Rewrite all of the material below, substituting "viewer" for every instance of "camera" and changing nothing else. Leave the pictures out of your answer.

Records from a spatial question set
++++++++++++++++++++

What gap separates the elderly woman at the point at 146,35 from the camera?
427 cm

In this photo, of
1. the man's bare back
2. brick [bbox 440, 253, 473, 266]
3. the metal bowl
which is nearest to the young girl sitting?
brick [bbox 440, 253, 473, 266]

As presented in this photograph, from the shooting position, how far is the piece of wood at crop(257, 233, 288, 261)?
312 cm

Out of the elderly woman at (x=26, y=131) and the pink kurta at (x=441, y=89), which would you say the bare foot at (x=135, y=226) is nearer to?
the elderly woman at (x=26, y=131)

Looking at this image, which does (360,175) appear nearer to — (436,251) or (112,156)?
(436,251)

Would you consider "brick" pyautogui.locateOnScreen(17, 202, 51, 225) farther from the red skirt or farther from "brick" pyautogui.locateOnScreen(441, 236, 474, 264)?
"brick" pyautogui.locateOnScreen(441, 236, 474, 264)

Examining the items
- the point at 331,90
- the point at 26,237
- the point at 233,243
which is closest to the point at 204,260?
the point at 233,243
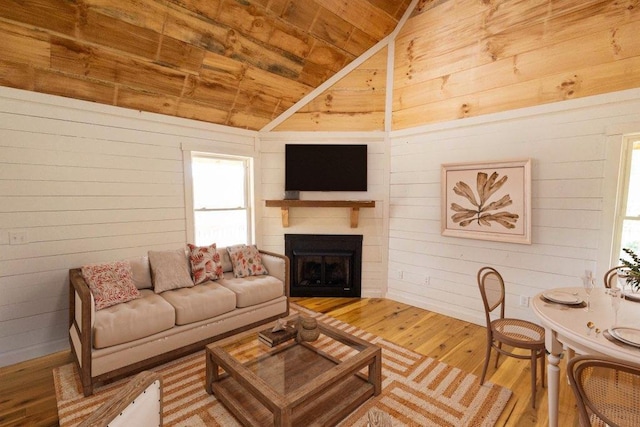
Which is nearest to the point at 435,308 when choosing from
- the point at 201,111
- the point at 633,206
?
the point at 633,206

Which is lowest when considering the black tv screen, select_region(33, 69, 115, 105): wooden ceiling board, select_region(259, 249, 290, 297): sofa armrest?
select_region(259, 249, 290, 297): sofa armrest

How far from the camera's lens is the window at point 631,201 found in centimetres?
263

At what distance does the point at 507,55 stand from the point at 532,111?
0.69m

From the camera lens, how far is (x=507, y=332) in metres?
2.33

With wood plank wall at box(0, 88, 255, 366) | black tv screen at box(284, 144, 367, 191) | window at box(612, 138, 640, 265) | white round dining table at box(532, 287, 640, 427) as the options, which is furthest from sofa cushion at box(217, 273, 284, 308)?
window at box(612, 138, 640, 265)

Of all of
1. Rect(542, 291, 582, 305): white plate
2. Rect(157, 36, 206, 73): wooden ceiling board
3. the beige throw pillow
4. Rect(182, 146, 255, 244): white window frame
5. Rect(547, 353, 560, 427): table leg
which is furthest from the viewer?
Rect(182, 146, 255, 244): white window frame

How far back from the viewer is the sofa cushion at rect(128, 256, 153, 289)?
3.08 m

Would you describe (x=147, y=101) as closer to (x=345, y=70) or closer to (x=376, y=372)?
(x=345, y=70)

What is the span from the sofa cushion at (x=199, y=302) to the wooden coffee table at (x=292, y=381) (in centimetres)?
63

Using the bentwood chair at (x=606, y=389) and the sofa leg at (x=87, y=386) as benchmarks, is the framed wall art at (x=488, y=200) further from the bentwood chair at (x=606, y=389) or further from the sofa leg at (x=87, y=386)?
the sofa leg at (x=87, y=386)

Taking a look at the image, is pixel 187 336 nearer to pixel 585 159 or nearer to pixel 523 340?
pixel 523 340

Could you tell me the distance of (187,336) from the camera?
2771mm

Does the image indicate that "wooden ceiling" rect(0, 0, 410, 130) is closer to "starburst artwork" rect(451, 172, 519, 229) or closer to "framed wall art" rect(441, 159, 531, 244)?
"framed wall art" rect(441, 159, 531, 244)

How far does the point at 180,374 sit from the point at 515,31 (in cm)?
463
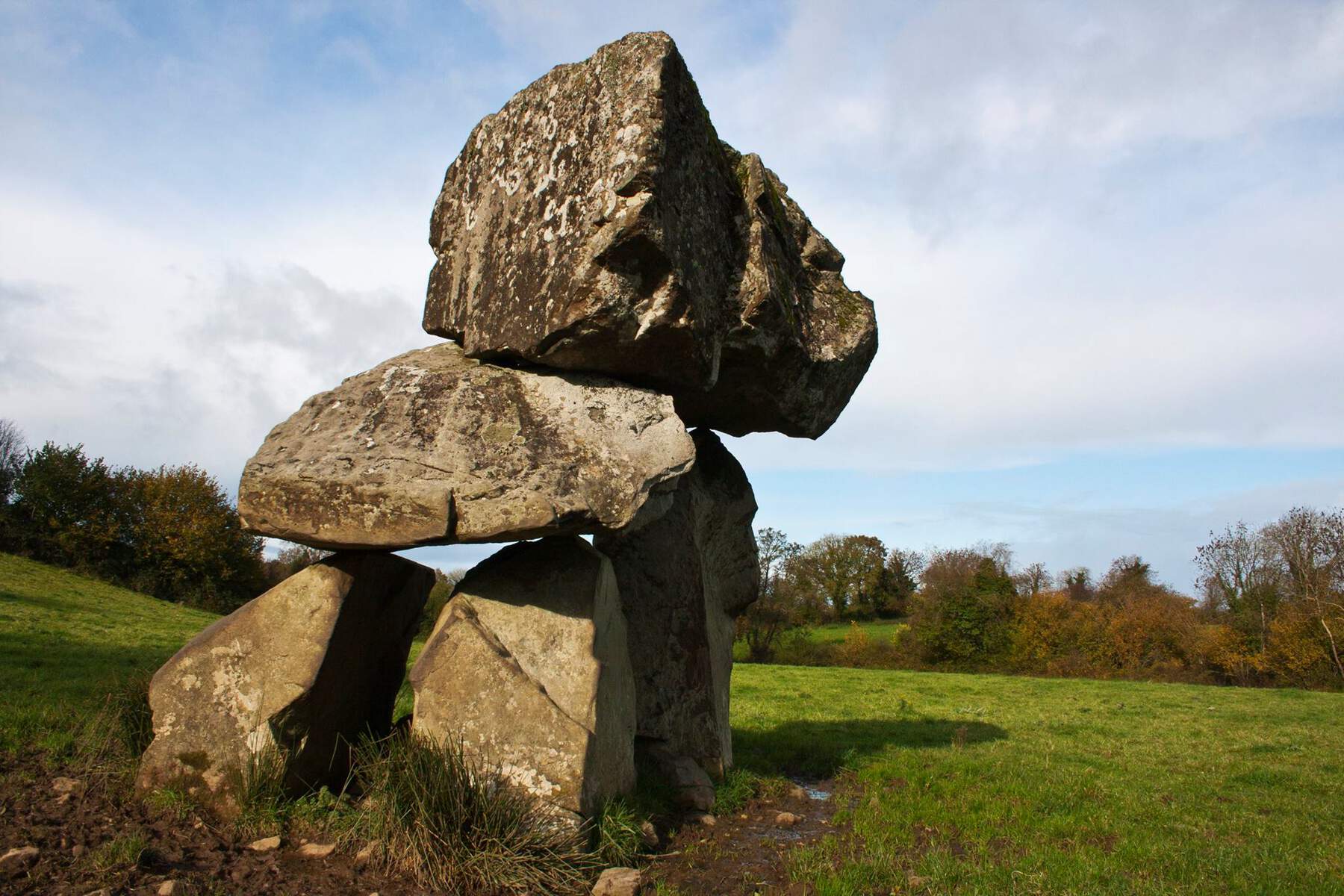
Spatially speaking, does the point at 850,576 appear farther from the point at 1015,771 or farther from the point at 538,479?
the point at 538,479

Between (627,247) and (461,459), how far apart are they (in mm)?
1986

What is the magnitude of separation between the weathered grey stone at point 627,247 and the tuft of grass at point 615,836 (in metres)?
3.35

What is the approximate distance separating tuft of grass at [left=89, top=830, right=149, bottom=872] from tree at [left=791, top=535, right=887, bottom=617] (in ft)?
149

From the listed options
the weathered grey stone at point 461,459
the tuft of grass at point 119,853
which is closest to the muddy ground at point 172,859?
the tuft of grass at point 119,853

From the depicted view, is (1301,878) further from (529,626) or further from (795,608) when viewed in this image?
(795,608)

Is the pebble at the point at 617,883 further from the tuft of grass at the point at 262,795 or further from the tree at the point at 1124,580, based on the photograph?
the tree at the point at 1124,580

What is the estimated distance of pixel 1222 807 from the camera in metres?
8.66

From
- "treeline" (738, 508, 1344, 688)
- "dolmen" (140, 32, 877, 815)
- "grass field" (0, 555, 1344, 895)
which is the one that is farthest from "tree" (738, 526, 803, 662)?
"dolmen" (140, 32, 877, 815)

++++++++++++++++++++

* Result of the task:
What gap separates the elderly woman at the point at 146,35 from the viewer?
427 cm

In this photo, of
1. the man's bare back
2. brick [bbox 440, 253, 473, 266]
3. the metal bowl
which is nearest to the young girl sitting?
brick [bbox 440, 253, 473, 266]

As presented in this photograph, from the shooting position, how far is the piece of wood at crop(257, 233, 288, 261)?
312 cm

Out of the elderly woman at (x=26, y=131) and the pink kurta at (x=441, y=89), which would you say the bare foot at (x=135, y=226) is nearer to?
the elderly woman at (x=26, y=131)

Looking at this image, which does (360,175) appear nearer to — (436,251) or (112,156)?
(436,251)

Would you consider "brick" pyautogui.locateOnScreen(17, 202, 51, 225) farther from the red skirt or farther from "brick" pyautogui.locateOnScreen(441, 236, 474, 264)?
"brick" pyautogui.locateOnScreen(441, 236, 474, 264)

Examining the items
- the point at 331,90
- the point at 26,237
- the point at 233,243
which is closest to the point at 204,260?
the point at 233,243
Which is nearest to the point at 435,308 when choosing from
- the point at 201,111
- the point at 633,206
?
the point at 633,206

Which is lowest when considering the black tv screen, select_region(33, 69, 115, 105): wooden ceiling board, select_region(259, 249, 290, 297): sofa armrest?
select_region(259, 249, 290, 297): sofa armrest

How far from the viewer's lens is the window at point 631,201 found in centimetres?
263

At what distance does the point at 507,55 stand from the point at 532,111?
0.69m

From the viewer lens, how far is (x=507, y=332) in metres?
2.33

With wood plank wall at box(0, 88, 255, 366) | black tv screen at box(284, 144, 367, 191) | window at box(612, 138, 640, 265) | white round dining table at box(532, 287, 640, 427) as the options, which is furthest from sofa cushion at box(217, 273, 284, 308)?
window at box(612, 138, 640, 265)

Of all of
1. Rect(542, 291, 582, 305): white plate
2. Rect(157, 36, 206, 73): wooden ceiling board
3. the beige throw pillow
4. Rect(182, 146, 255, 244): white window frame
5. Rect(547, 353, 560, 427): table leg
which is furthest from the viewer?
Rect(182, 146, 255, 244): white window frame

How far back from the viewer is the sofa cushion at rect(128, 256, 153, 289)?
3.08 m

Would you describe (x=147, y=101) as closer to (x=345, y=70) or closer to (x=376, y=372)?
(x=345, y=70)

What is the span from the sofa cushion at (x=199, y=302) to the wooden coffee table at (x=292, y=381) (in centimetres)?
63

Using the bentwood chair at (x=606, y=389) and the sofa leg at (x=87, y=386) as benchmarks, is the framed wall art at (x=488, y=200) further from the bentwood chair at (x=606, y=389) or further from the sofa leg at (x=87, y=386)?
the sofa leg at (x=87, y=386)

Taking a look at the image, is pixel 187 336 nearer to pixel 585 159 or nearer to pixel 523 340?
pixel 523 340

Could you tell me the distance of (187,336) from the viewer?
2771mm

Does the image indicate that "wooden ceiling" rect(0, 0, 410, 130) is closer to "starburst artwork" rect(451, 172, 519, 229) or closer to "framed wall art" rect(441, 159, 531, 244)?
"framed wall art" rect(441, 159, 531, 244)

How far does the point at 180,374 sit from the point at 515,31 (in cm)?
463
Spatially speaking, does the point at 850,576 appear farther from the point at 1015,771 or farther from the point at 538,479?
the point at 538,479

Between (627,247) and (461,459), how far apart are they (in mm)?
1986

What is the magnitude of separation between the weathered grey stone at point 627,247 and the tuft of grass at point 615,836 (in metres)?
3.35

What is the approximate distance separating tuft of grass at [left=89, top=830, right=149, bottom=872] from tree at [left=791, top=535, right=887, bottom=617] (in ft)?
149

From the listed options
the weathered grey stone at point 461,459
the tuft of grass at point 119,853
which is closest to the muddy ground at point 172,859?
the tuft of grass at point 119,853

From the depicted view, is (1301,878) further from (529,626) or further from (795,608) when viewed in this image?
(795,608)

Is the pebble at the point at 617,883 further from the tuft of grass at the point at 262,795 or further from the tree at the point at 1124,580, based on the photograph?
the tree at the point at 1124,580

What is the estimated distance of pixel 1222 807 from the viewer in metres?
8.66

From
- "treeline" (738, 508, 1344, 688)
- "dolmen" (140, 32, 877, 815)
- "grass field" (0, 555, 1344, 895)
which is the one that is farthest from "tree" (738, 526, 803, 662)?
"dolmen" (140, 32, 877, 815)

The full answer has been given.